WRITTEN INSTRUCTION:
Output each line of the material exactly as it stands.

[Records of scene-based questions]
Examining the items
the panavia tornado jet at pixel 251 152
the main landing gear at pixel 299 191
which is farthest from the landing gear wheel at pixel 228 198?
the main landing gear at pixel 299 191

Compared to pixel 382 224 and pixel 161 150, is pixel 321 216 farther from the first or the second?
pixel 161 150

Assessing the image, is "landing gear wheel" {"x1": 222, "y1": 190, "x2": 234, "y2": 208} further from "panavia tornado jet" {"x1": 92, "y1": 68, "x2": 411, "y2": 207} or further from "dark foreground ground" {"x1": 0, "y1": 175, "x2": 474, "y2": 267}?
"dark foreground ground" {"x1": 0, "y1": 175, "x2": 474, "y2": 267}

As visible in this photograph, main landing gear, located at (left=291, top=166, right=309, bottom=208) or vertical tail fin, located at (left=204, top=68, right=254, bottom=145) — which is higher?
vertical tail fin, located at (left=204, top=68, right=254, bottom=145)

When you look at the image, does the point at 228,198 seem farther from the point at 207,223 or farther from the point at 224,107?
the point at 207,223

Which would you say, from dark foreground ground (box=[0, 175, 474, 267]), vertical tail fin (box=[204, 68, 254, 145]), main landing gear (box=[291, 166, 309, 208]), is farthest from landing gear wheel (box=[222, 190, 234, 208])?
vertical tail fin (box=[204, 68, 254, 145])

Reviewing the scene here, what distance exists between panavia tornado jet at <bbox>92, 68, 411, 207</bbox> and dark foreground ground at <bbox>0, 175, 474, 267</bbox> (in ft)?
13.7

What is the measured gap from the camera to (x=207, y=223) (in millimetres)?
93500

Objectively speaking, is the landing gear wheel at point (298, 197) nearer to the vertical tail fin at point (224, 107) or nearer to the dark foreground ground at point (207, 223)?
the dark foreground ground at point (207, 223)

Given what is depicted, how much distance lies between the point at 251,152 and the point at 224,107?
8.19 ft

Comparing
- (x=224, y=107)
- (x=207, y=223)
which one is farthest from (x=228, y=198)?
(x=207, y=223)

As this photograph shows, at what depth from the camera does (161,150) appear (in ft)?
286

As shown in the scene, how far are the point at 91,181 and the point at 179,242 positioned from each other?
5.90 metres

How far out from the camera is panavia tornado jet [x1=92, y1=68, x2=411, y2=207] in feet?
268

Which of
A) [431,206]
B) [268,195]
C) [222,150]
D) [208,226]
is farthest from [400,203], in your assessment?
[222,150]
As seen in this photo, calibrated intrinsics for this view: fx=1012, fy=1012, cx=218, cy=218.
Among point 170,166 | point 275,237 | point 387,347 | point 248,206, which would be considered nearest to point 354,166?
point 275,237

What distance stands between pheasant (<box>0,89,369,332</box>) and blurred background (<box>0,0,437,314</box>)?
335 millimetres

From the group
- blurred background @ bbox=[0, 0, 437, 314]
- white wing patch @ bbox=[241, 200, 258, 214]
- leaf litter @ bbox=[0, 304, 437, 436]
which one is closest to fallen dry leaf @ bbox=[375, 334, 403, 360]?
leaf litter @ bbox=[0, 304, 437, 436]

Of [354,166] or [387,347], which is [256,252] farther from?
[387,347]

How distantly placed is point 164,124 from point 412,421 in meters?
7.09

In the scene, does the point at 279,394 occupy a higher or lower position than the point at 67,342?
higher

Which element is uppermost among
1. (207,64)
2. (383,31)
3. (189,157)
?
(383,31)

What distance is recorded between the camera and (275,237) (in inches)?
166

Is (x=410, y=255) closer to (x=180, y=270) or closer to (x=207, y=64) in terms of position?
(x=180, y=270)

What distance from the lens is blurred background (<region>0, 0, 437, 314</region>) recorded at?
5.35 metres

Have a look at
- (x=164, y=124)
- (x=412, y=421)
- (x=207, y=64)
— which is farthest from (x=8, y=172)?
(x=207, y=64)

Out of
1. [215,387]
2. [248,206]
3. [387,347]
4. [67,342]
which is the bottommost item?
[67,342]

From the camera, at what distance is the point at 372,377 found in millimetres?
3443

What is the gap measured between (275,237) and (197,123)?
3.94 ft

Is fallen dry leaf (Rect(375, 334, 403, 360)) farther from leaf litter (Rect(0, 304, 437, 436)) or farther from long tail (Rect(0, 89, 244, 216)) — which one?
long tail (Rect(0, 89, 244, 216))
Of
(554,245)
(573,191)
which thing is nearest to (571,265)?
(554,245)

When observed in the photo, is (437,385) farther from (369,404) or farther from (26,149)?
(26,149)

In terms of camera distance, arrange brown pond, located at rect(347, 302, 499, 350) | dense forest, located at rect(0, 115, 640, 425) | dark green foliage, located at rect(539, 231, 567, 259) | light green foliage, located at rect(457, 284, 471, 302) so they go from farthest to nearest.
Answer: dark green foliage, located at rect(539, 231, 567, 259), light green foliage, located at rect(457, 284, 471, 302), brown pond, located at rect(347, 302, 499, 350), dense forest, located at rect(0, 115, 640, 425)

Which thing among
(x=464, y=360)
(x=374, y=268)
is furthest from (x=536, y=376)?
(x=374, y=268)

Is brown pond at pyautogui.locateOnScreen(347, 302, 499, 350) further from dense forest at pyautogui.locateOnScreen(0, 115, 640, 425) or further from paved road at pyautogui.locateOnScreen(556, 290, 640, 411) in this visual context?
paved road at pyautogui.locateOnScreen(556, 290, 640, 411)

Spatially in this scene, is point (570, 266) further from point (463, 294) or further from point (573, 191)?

SOLUTION TO THIS TASK:
Examining the items
the panavia tornado jet at pixel 251 152
the main landing gear at pixel 299 191
which is farthest from the landing gear wheel at pixel 228 198?
the main landing gear at pixel 299 191

Compared to pixel 382 224 and pixel 161 150, is pixel 321 216 farther from the first or the second?
pixel 161 150

Assessing the image, is "landing gear wheel" {"x1": 222, "y1": 190, "x2": 234, "y2": 208} further from "panavia tornado jet" {"x1": 92, "y1": 68, "x2": 411, "y2": 207} or further from "dark foreground ground" {"x1": 0, "y1": 175, "x2": 474, "y2": 267}?
"dark foreground ground" {"x1": 0, "y1": 175, "x2": 474, "y2": 267}

As visible in this photograph, main landing gear, located at (left=291, top=166, right=309, bottom=208) or vertical tail fin, located at (left=204, top=68, right=254, bottom=145) — which is higher?
vertical tail fin, located at (left=204, top=68, right=254, bottom=145)

When you look at the image, does the point at 228,198 seem farther from the point at 207,223 or farther from the point at 224,107?
the point at 207,223

Which would you say, from dark foreground ground (box=[0, 175, 474, 267]), vertical tail fin (box=[204, 68, 254, 145]), main landing gear (box=[291, 166, 309, 208]), is farthest from landing gear wheel (box=[222, 190, 234, 208])?
vertical tail fin (box=[204, 68, 254, 145])

Reviewing the scene here, what distance exists between panavia tornado jet at <bbox>92, 68, 411, 207</bbox> and dark foreground ground at <bbox>0, 175, 474, 267</bbox> (in ft)?
13.7

What is the measured gap from the camera to (x=207, y=223) (in millimetres)?
93500

Objectively speaking, is the landing gear wheel at point (298, 197) nearer to the vertical tail fin at point (224, 107) or nearer to the dark foreground ground at point (207, 223)?
the dark foreground ground at point (207, 223)

Given what is depicted, how much distance lies between the point at 251,152 and the point at 224,107?
8.19 ft

Comparing
- (x=224, y=107)
- (x=207, y=223)
which one is farthest from (x=228, y=198)?
(x=207, y=223)

As this photograph shows, at what depth from the camera does (161,150) appear (in ft)?
286

As shown in the scene, how far are the point at 91,181 and the point at 179,242 positioned from each other?
5.90 metres

How far out from the camera is panavia tornado jet [x1=92, y1=68, x2=411, y2=207] in feet?
268

Which of
A) [431,206]
B) [268,195]
C) [222,150]
D) [208,226]
is farthest from [400,203], in your assessment?
[222,150]
As seen in this photo, calibrated intrinsics for this view: fx=1012, fy=1012, cx=218, cy=218.
Among point 170,166 | point 275,237 | point 387,347 | point 248,206, which would be considered nearest to point 354,166?
point 275,237

What distance stands between pheasant (<box>0,89,369,332</box>) and blurred background (<box>0,0,437,314</box>)?
335 millimetres

From the group
- blurred background @ bbox=[0, 0, 437, 314]
- white wing patch @ bbox=[241, 200, 258, 214]
- leaf litter @ bbox=[0, 304, 437, 436]
which one is closest to fallen dry leaf @ bbox=[375, 334, 403, 360]?
leaf litter @ bbox=[0, 304, 437, 436]

Of [354,166] or [387,347], which is [256,252] farther from?
[387,347]

How distantly placed is point 164,124 from point 412,421 in meters?
7.09

In the scene, does the point at 279,394 occupy a higher or lower position than the point at 67,342?
higher

Which element is uppermost among
1. (207,64)
2. (383,31)
3. (189,157)
?
(383,31)

What distance is recorded between the camera and (275,237) (in inches)?
166

Is (x=410, y=255) closer to (x=180, y=270) or closer to (x=207, y=64) in terms of position?
(x=180, y=270)

What distance from the lens is blurred background (<region>0, 0, 437, 314</region>) recorded at?
5.35 metres

Have a look at
- (x=164, y=124)
- (x=412, y=421)
- (x=207, y=64)
— which is farthest from (x=8, y=172)?
(x=207, y=64)

Out of
1. [215,387]
2. [248,206]
3. [387,347]
4. [67,342]
which is the bottommost item?
[67,342]

From the camera, at what distance is the point at 372,377 found in millimetres?
3443

What is the gap measured between (275,237) and (197,123)?
3.94 ft

Is fallen dry leaf (Rect(375, 334, 403, 360)) farther from leaf litter (Rect(0, 304, 437, 436)) or farther from long tail (Rect(0, 89, 244, 216)) — which one?
long tail (Rect(0, 89, 244, 216))
Of
(554,245)
(573,191)
which thing is nearest to (571,265)?
(554,245)

When observed in the photo, is (437,385) farther from (369,404) or farther from (26,149)?
(26,149)

In terms of camera distance, arrange brown pond, located at rect(347, 302, 499, 350) | dense forest, located at rect(0, 115, 640, 425) | dark green foliage, located at rect(539, 231, 567, 259) | light green foliage, located at rect(457, 284, 471, 302) so they go from farthest to nearest.
Answer: dark green foliage, located at rect(539, 231, 567, 259), light green foliage, located at rect(457, 284, 471, 302), brown pond, located at rect(347, 302, 499, 350), dense forest, located at rect(0, 115, 640, 425)

Which thing among
(x=464, y=360)
(x=374, y=268)
is furthest from (x=536, y=376)?
(x=374, y=268)

Is brown pond at pyautogui.locateOnScreen(347, 302, 499, 350) further from dense forest at pyautogui.locateOnScreen(0, 115, 640, 425) or further from paved road at pyautogui.locateOnScreen(556, 290, 640, 411) in this visual context?
paved road at pyautogui.locateOnScreen(556, 290, 640, 411)

Spatially in this scene, is point (570, 266) further from point (463, 294) or further from point (573, 191)?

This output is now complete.